Huttner was asked if Virgin Blue was faced with any restraints or barriers to its entry into New Zealand. He accepted that there were none, but there was the potential for a threat to its expansion plans.
This would come if Virgin, after asking for terminal or counter space at one of the airports, was unable to get it due to Air NZ and Qantas refusing.
If the alliance went ahead, the two airlines would surely be able to share space and resources, meaning that terminal space, for instance, could be handed to Virgin Blue.
The exact impact of Virgin's arrival was examined by one of the alliance's opponents soon after.
Phil Walker, chairman of Wellington International Airport and Glasgow Prestwick International Airport, who works for airport investor Infratil, said too much was being made of the airline and its prospects.
Air NZ and Qantas were claiming that it had costs far below their own, that it would set prices in the market and contribute to Air NZ's demise.

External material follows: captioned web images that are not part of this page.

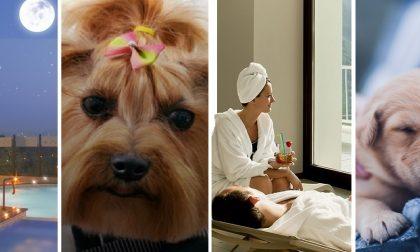 Simpatiche Zampette: dalla SPA al veterinario gratis, ecco tutti i premi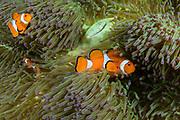 False Clown Anemonefish (Amphiprion ocellaris) &amp; Magnificent Sea Anemone (Heteractis magnifica)<br /> Raja Ampat<br /> West Papua<br /> Indonesia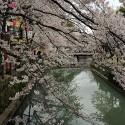 木屋町通りの桜 その3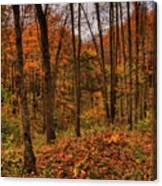 Fall On The Ice Age Trail Canvas Print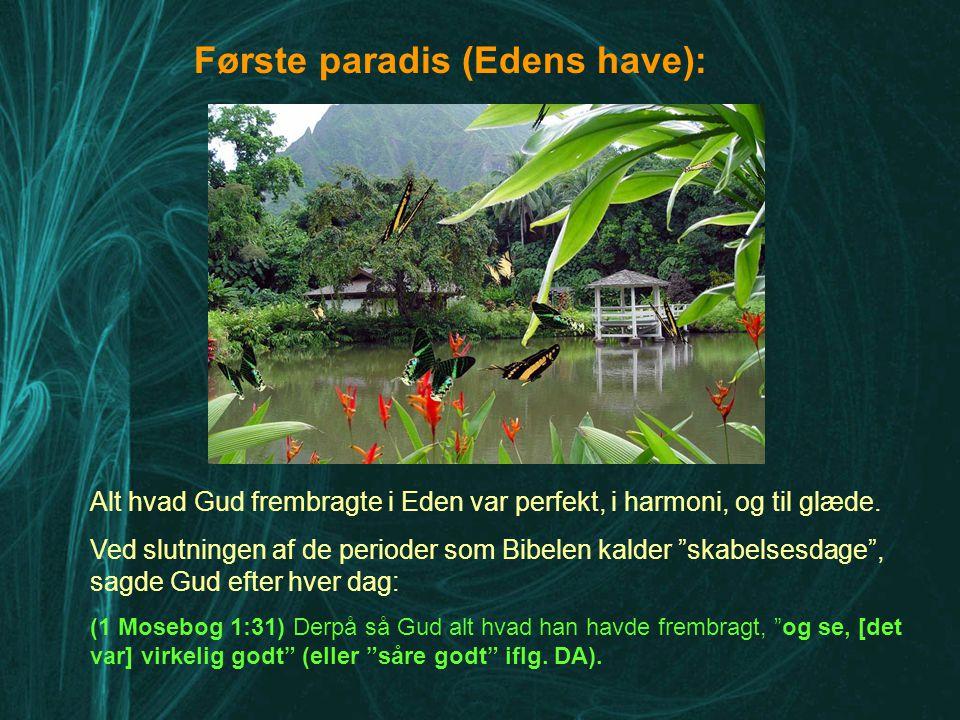 Første paradis (Edens have):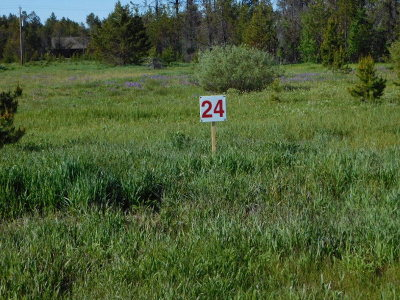 Donnelly Residential Lots & Land For Sale: 163 Meadow Place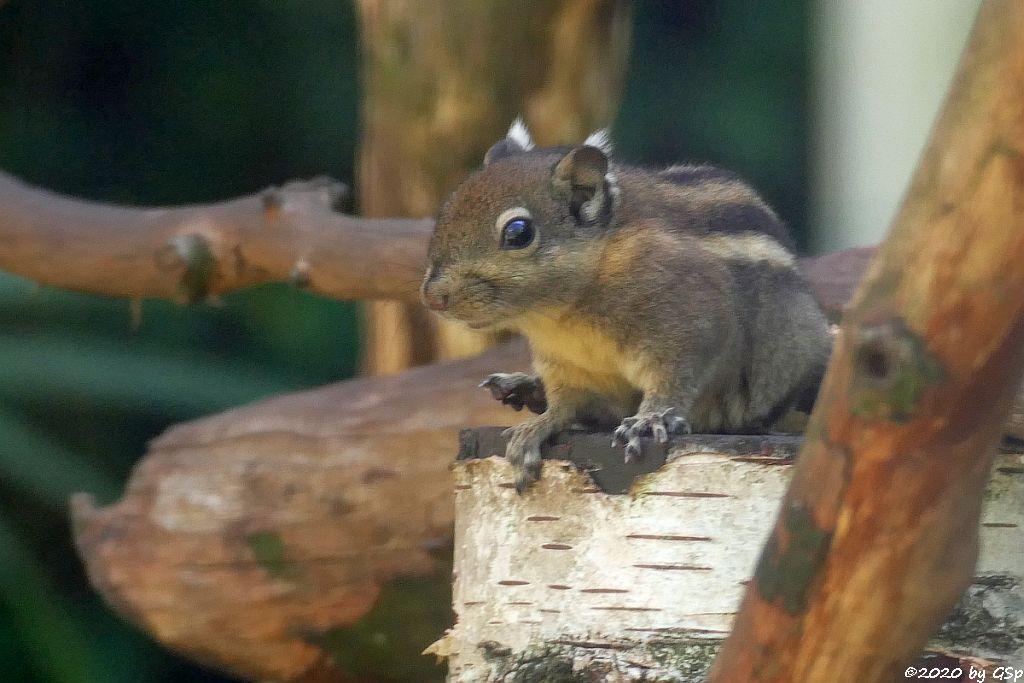 Swinhoe-Zwergstreifenhörnchen (Chines. Zwergstreifenhörnchen, Chines. Baumhörnchen)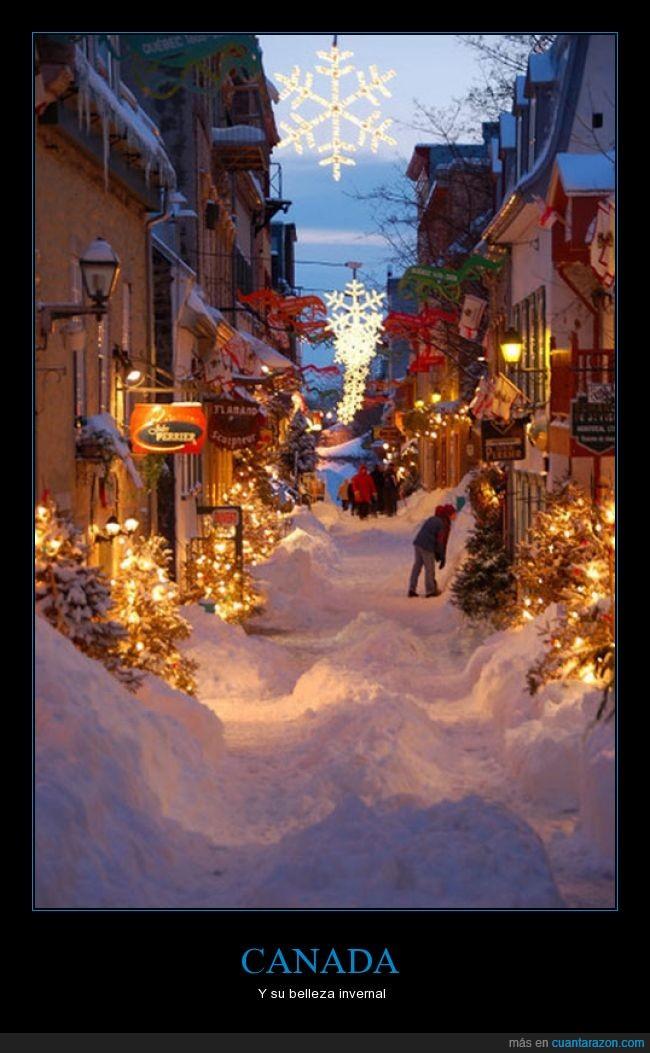 belleza,calle,canada,frio,invierno,luces,nieve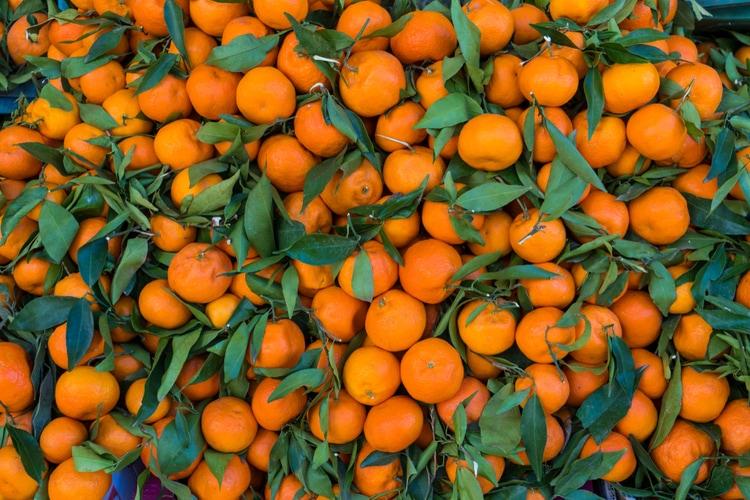 Moroccan citrus fruits
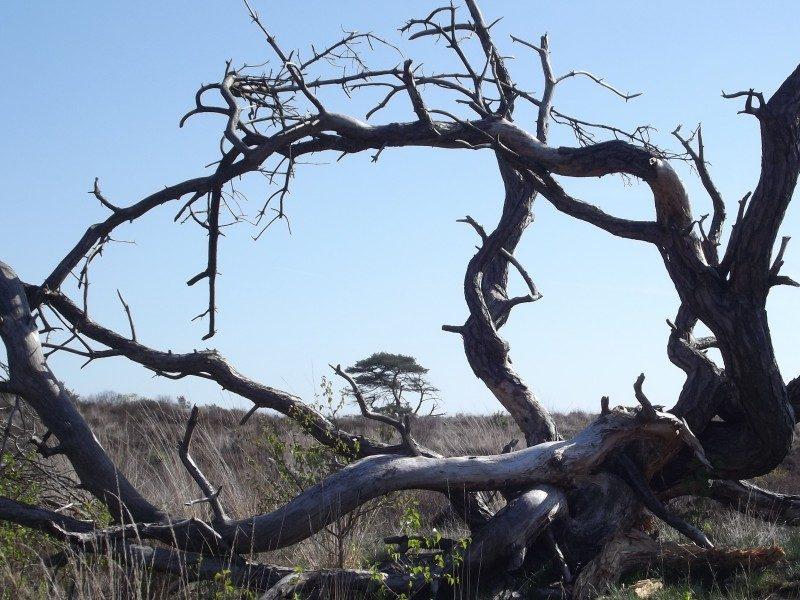 Groote Heide, doorkijk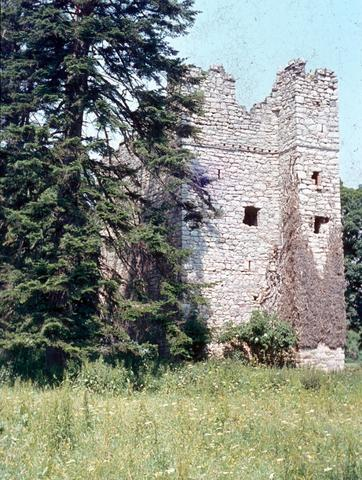 Kilgobbin castle Dublin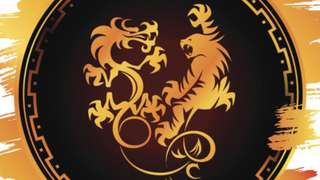 Image for the poem Yin Tiger, Yang Dragon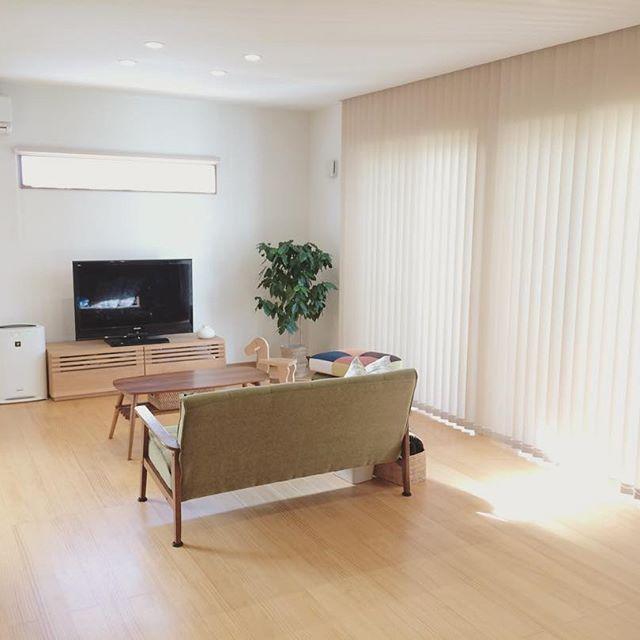日当たりがよい部屋にシンボルツリーを設置2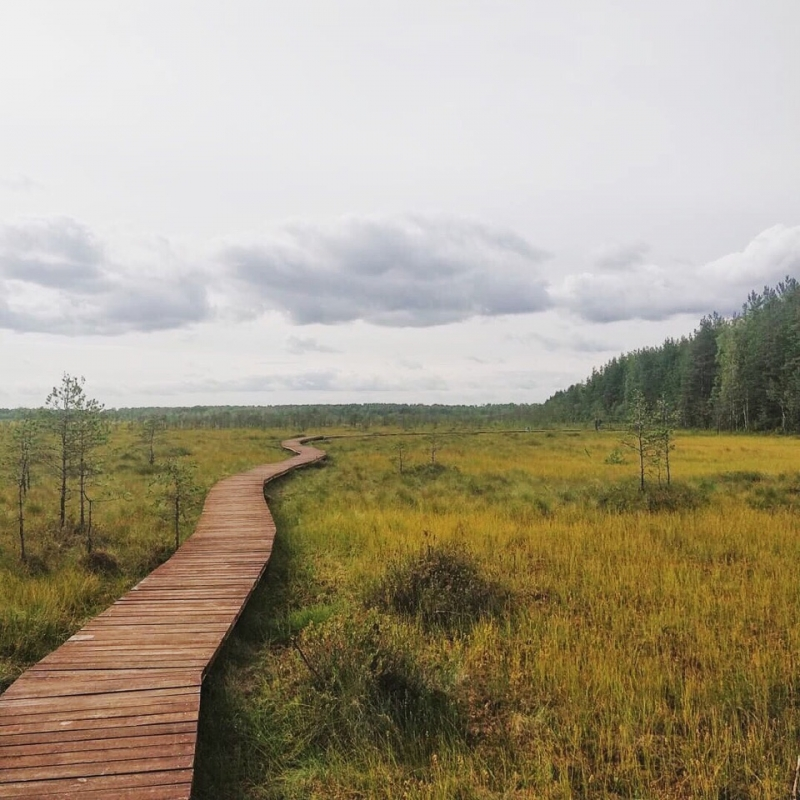 Заказник Сестрорецкое болото или куда отправиться на выходных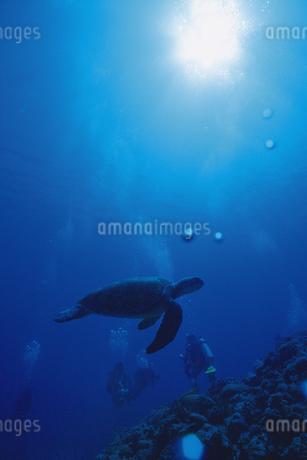 アオウミガメの写真素材 [FYI02926500]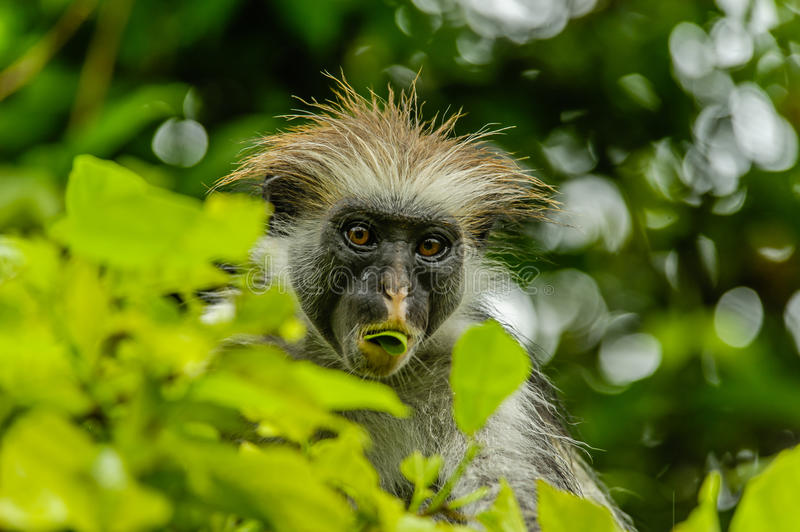 Wildlife - Red Colobus. African wildlife, portait of a Red Colobus monkey at Jozani National Park Zanzibar, Tanzania royalty free stock photos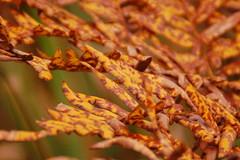 Choosing color... (Sergei P. Zubkov) Tags: autumn september 2016 leaves fern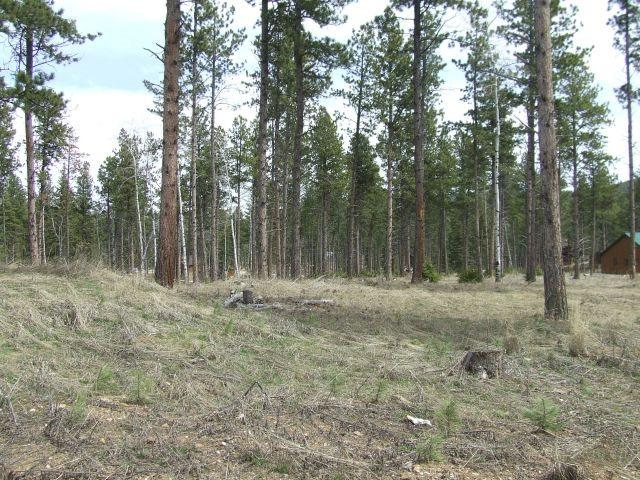 Lot 10 Grier Avenue, Lead, SD 57754 (MLS #58887) :: Christians Team Real Estate, Inc.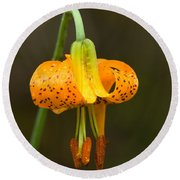 Wild Tiger Lily Round Beach Towel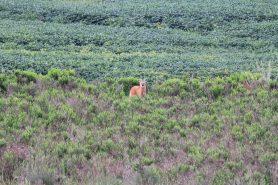 Lobo-guará fotografado na área da APA da Escarpa Devoniana. Foto: Romulo Cícero da Silva.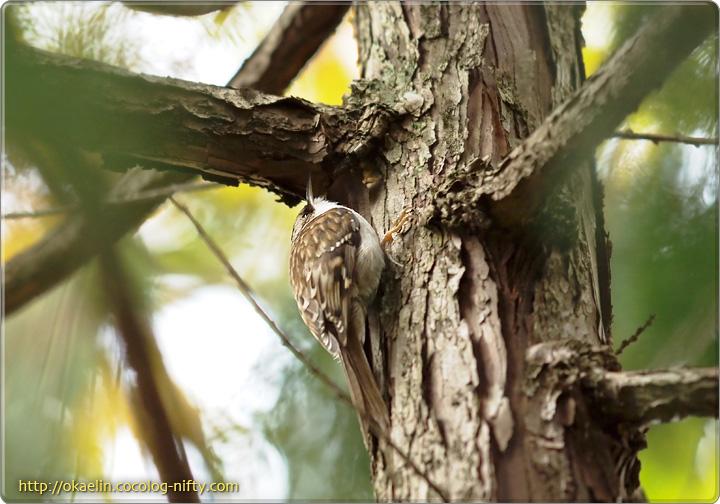 キバシリ 枝の根元を突つきます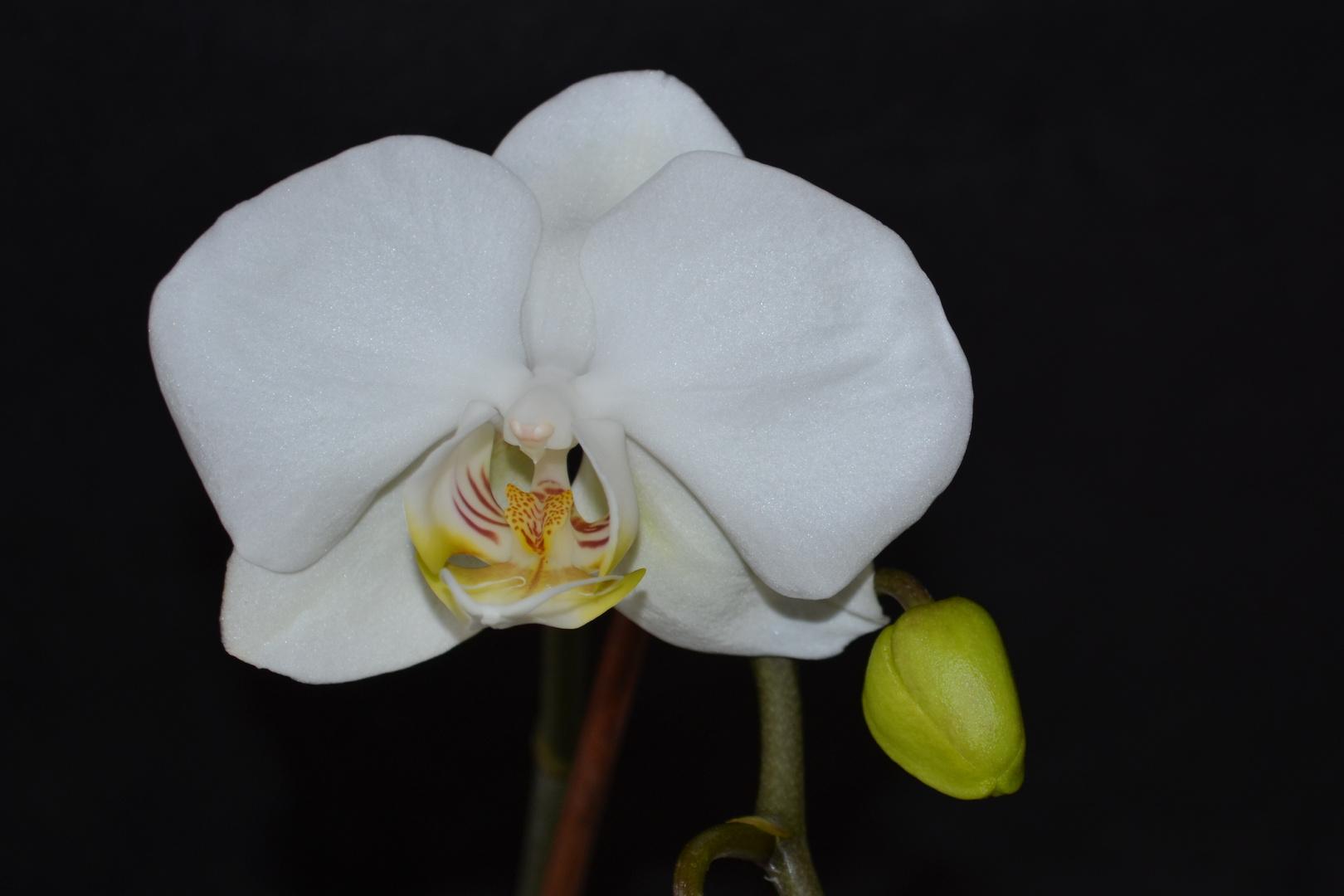 # Orchidee 3...#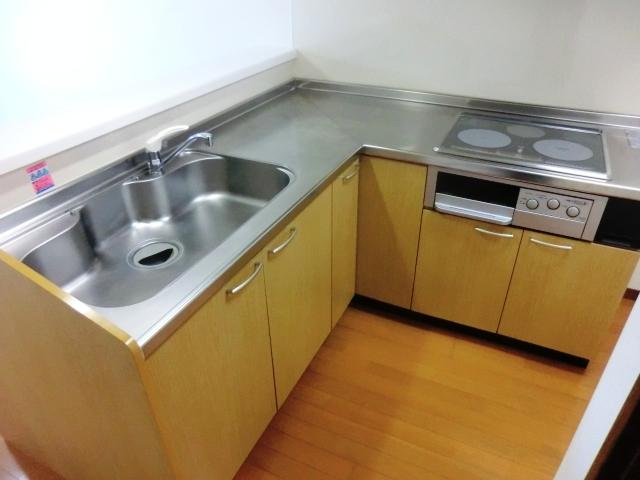 ダイレクトマンションNo2 101号室のキッチン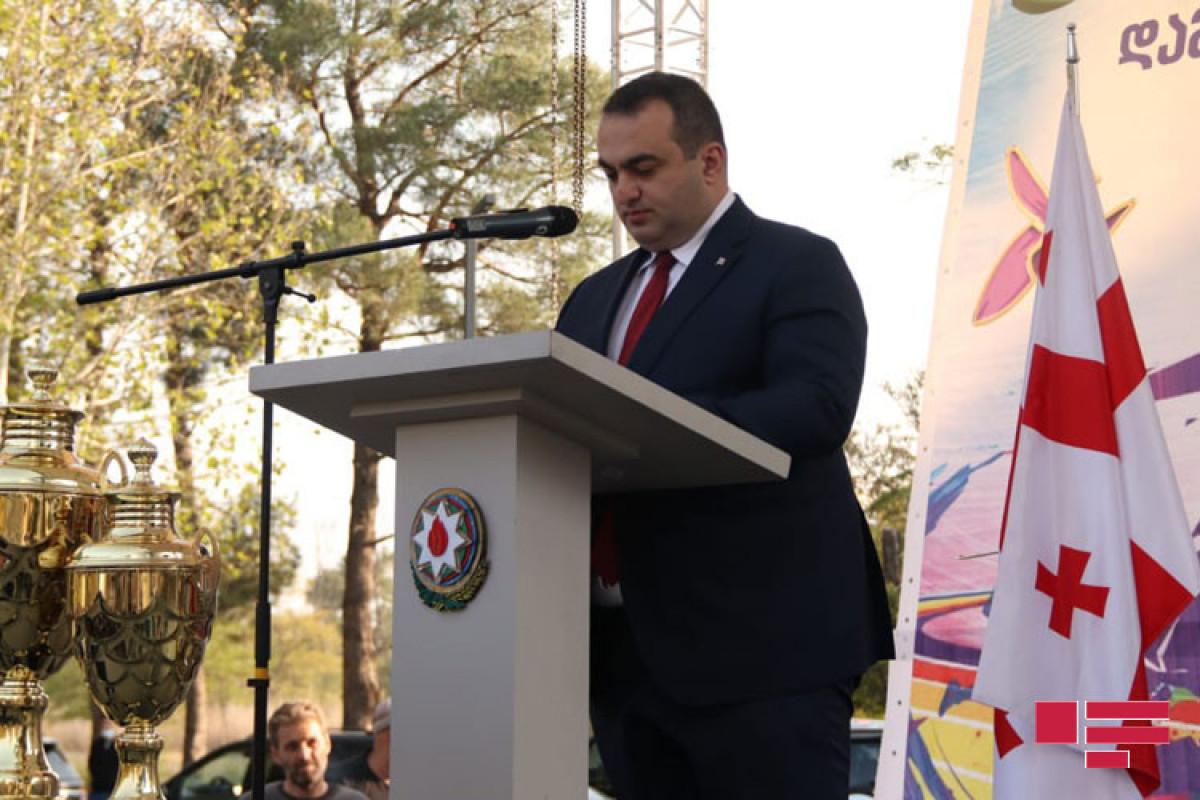 Laşa Darsalia, Gürcüstan xarici işlər nazirinin birinci müavini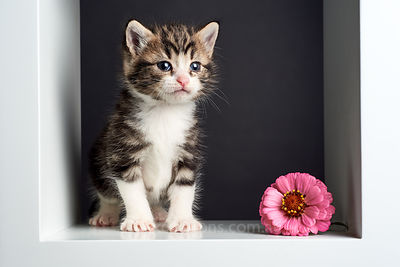 Kitten in studio with flower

Not true, said Walker, who pointed to Virgin's business model being closer to a full service airline than a super-low-cost carrier like Ryanair in Europe and Southwest in the US.
Virgin Blue was pitching for business travellers in Australia, and operated out of the main airports, it paid commissions to travel agents, it used airbridges, it had arrangements with other airlines and put baggage through to other destinations - all things that the very low cost carriers did not do.
Walker said while Air NZ's costs were coming down, with the introduction of cheaper "express" style services, those of Virgin Blue were going up.
Even if Virgin had such low prices, the experience of other markets showed that traditional carriers could do well after low-cost airlines stimulated the business, not just "cannibalised" travellers.
Profits for the low-cost carriers had been overstated, with a small number doing extremely well, while many lost money, or made very little.
The commission will hear more submissions from parties opposed to the alliance today. Air NZ and Qantas will make another submission on Monday, with the commission expecting to issue its final decision by the end of next month.